When comparing lilypond to finale, it is not hard to understand that entering music in a graphical environment is just so much easier. When I last used it, Finale had four input methods: one with keyboard and mouse (use the numeric keys on the keyboard to enter the desired note length and the mouse to enter the pitch); one with keyboard only (use abcdefg etc. to choose the pitch, and the same numeric keys to enter the desired length); one with keyboard and MIDI keyboard (use the numeric keys to enter a desired note length, and just press a note on the MIDI keyboard to choose it); and finally, it can also quantisise music as you play it (which is the fastest, but least accurate, method to enter music). Lilypond only allows entering music with the keyboard directly, and then only displays notes after 'compiling' them, so that you cannot see your mistakes and typos until much later. I'm disregarding midi2ly, which converts MIDI files to lilypond input files in a reasonably good way; but Finale has MIDI import functionality as well, I do not consider that to be an 'Input Method' as such.

After having entered the music, a musician will want to do something with it. Have the computer play it, for instance, or print it out so that he or she can rehearse it and eventually play it themselves. Lilypond will do neither by itself; however, it can produce postscript, PDF, and DVI files which one can use to print, and/or MIDI files which one can have the computer play.

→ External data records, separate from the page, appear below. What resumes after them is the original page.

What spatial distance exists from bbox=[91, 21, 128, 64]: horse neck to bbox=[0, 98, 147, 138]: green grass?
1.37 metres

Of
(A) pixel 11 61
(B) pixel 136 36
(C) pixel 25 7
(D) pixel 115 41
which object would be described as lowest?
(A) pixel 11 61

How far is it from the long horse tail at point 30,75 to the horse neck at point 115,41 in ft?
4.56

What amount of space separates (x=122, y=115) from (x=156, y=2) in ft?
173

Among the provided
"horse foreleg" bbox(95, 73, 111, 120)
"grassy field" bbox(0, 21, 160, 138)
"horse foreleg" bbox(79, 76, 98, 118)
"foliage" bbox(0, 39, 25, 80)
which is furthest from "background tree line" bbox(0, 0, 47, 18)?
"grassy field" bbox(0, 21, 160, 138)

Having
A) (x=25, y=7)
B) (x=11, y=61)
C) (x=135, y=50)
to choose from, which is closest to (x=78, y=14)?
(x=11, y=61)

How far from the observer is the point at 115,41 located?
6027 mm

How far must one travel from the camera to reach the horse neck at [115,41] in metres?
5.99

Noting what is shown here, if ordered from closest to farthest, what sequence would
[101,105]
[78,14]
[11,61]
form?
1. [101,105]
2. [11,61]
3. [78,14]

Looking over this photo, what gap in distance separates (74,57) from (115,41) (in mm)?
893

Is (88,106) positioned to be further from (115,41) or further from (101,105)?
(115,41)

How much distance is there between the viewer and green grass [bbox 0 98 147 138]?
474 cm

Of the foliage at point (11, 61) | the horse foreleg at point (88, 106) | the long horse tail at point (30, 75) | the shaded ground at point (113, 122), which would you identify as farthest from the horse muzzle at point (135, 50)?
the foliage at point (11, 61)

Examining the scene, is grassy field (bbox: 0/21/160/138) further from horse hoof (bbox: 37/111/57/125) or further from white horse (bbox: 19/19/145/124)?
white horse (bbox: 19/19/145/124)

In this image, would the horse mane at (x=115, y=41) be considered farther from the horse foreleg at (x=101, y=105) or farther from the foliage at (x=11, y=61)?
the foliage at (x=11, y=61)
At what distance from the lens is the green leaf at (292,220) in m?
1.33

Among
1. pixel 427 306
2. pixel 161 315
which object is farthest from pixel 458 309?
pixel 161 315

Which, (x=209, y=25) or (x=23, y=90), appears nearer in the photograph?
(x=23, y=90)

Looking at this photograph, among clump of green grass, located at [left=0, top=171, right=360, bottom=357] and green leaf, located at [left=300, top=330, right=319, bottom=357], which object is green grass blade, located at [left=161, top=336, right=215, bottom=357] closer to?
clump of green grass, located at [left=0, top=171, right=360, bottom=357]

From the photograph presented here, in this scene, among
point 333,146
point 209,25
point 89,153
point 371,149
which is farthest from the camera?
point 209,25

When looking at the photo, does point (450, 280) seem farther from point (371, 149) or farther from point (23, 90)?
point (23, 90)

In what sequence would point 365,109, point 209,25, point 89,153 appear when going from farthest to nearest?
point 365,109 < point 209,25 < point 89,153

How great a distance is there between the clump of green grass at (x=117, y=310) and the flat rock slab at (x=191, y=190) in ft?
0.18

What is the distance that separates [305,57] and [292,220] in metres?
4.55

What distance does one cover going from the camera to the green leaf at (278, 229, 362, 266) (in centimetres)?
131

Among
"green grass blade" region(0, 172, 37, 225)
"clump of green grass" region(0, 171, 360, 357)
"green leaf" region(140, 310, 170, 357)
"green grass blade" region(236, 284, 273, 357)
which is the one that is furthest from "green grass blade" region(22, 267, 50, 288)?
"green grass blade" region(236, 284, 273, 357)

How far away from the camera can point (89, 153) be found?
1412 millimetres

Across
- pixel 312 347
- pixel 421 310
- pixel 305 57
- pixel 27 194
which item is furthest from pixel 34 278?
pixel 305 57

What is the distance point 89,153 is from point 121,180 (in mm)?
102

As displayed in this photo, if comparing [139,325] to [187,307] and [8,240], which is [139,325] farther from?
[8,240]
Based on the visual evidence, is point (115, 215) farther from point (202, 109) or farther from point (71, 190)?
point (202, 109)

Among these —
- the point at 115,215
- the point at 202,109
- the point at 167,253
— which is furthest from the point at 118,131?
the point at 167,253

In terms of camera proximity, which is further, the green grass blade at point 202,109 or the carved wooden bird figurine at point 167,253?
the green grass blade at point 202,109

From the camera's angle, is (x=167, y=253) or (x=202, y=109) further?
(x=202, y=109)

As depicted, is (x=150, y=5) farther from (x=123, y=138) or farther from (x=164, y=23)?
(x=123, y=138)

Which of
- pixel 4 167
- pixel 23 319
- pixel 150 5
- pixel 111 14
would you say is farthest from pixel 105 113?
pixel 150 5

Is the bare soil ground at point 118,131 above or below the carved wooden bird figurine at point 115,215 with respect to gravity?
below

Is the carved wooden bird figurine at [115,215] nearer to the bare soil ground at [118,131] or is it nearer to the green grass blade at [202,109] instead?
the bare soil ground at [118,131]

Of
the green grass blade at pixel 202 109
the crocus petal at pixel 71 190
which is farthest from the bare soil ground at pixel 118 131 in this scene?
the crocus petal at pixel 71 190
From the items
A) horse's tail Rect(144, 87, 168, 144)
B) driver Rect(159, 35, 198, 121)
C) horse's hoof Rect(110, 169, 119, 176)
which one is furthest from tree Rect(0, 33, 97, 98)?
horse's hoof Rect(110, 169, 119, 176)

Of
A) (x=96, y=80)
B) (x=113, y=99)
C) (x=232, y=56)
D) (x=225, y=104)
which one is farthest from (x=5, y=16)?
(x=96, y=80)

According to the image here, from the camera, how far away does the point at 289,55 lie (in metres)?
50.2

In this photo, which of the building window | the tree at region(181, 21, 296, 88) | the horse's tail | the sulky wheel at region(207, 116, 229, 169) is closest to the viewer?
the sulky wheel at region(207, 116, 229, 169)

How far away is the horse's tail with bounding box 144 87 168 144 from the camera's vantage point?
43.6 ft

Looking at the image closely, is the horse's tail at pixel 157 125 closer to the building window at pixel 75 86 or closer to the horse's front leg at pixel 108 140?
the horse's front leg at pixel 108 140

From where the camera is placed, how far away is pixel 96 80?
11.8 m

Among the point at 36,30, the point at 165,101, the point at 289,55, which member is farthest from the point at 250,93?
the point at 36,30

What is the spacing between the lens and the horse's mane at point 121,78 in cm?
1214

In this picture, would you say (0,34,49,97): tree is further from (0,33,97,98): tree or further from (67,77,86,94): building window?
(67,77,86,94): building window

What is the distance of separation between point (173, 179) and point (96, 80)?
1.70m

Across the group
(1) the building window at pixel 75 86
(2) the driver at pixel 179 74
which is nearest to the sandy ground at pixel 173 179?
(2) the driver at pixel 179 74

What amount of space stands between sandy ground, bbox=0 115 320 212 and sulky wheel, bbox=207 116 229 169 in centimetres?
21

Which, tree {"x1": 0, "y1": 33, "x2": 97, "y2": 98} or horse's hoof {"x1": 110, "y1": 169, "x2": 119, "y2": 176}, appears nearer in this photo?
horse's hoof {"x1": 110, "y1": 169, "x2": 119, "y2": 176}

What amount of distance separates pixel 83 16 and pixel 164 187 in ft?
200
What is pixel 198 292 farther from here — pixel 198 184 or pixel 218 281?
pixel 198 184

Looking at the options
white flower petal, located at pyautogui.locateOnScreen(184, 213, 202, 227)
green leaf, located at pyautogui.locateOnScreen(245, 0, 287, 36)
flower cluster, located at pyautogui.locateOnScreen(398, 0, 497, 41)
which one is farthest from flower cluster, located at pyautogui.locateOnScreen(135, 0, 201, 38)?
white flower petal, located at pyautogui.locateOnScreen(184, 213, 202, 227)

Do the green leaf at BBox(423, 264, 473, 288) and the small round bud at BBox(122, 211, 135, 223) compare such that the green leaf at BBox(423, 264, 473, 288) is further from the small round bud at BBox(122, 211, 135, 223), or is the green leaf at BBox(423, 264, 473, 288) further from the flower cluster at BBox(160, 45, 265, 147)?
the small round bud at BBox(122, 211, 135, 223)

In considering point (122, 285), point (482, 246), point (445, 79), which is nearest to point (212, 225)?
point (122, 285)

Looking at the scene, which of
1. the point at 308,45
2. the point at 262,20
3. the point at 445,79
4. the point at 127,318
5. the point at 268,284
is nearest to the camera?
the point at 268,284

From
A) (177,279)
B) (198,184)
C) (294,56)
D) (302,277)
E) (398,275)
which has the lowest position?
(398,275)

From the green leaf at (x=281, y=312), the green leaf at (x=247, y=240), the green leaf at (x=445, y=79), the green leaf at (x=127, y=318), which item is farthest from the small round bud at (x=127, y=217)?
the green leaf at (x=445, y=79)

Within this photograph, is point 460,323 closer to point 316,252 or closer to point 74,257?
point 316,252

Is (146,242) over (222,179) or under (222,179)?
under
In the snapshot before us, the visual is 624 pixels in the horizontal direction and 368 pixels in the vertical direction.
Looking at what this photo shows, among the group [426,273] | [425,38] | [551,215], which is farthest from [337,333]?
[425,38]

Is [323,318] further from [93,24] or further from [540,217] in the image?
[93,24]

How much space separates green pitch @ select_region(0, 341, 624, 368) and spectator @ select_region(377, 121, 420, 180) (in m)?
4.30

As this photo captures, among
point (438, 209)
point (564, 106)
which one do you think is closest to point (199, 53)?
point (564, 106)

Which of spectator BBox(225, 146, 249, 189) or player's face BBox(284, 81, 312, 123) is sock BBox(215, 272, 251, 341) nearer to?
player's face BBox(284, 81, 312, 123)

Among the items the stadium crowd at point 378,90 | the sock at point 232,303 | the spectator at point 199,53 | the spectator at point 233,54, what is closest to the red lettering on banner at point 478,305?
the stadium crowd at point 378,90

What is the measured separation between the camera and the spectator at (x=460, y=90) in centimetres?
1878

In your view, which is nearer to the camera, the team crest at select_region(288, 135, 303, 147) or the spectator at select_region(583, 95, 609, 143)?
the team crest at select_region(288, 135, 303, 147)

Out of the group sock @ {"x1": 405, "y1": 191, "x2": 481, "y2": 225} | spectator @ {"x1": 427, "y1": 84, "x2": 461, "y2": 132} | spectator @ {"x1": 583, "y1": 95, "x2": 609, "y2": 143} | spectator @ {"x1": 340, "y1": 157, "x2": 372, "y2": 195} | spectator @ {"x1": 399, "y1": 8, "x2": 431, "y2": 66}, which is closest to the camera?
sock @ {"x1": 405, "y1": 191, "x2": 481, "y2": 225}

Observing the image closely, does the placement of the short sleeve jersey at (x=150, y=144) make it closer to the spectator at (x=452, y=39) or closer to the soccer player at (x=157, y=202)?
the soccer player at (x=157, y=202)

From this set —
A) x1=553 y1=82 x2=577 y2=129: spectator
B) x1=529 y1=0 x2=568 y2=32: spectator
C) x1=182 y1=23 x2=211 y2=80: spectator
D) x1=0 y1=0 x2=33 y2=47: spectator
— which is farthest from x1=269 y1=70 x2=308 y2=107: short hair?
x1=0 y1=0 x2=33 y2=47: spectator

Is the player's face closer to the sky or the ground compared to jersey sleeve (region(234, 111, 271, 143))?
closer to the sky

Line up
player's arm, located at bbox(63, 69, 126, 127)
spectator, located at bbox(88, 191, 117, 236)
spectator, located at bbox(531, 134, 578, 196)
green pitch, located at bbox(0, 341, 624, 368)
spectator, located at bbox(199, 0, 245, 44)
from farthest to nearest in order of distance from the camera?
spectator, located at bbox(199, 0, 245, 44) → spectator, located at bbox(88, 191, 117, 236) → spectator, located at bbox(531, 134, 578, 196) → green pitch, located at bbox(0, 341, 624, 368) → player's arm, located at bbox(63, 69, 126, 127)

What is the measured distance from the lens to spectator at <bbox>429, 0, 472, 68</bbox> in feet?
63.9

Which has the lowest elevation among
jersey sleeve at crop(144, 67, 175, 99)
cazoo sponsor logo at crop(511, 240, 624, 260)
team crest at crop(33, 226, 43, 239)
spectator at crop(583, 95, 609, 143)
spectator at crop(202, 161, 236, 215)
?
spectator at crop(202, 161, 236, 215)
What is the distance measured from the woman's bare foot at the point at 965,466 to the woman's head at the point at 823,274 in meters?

The printouts are great, as I've said before; but playing the MIDI files is another matter entirely.

As I've explained earlier, playing MIDI used to be done through hardware. When I still had a working SB16-compatible card, I could play MIDI files on my computer perfectly fine by just using the driver for that sound card. Since I currently depend mostly on ESS1371-compatible cards, that do not havve any hardware MIDI synthesizer, however, that doesn't work. So I have to use software sequencing instead. On Windows, software sequencing is done by the sound card's driver. On Linux, there is no software sequencing being done by any driver, so it all has to be done in userland. In theory, that's just fine. Unfortunately, the implementation sucks.

The only software MIDI synthesizer available on Debian is timidity. On a 1.33Ghz processor, it requires approximately 60% of my CPU to play a reasonably easy MIDI file with a polyphony of only some 5 to 10 voices. Complex MIDI files are totally out of the question. And it gets worse; when one runs timidity -iA -Os, it will register itself as an ALSA device capable of playing MIDI, so that ALSA-using applications can play MIDI data by just throwing it to the relevant device. However, this requires far more CPU power, not even being able to play as much as two or three voices at the same time on my same system. If one knows that my last Windows-based system (a Pentium I at 166Mhz) was able to play much more complex MIDI files using the same ESS1371-based sound card just fine, it's not hard to see that timidity really (really) sucks.

As said, I probably shouldn't be ranting about this as much as I do, since I don't have the time to invest in making this any better. But if anyone feels inclined to contribute some to Open Source Software, and needs some ideas, these might be interesting things to consider.

1 I should add that, to my shame, I used an illegal copy of both afore-mentioned programs. I didn't really know any better at the time.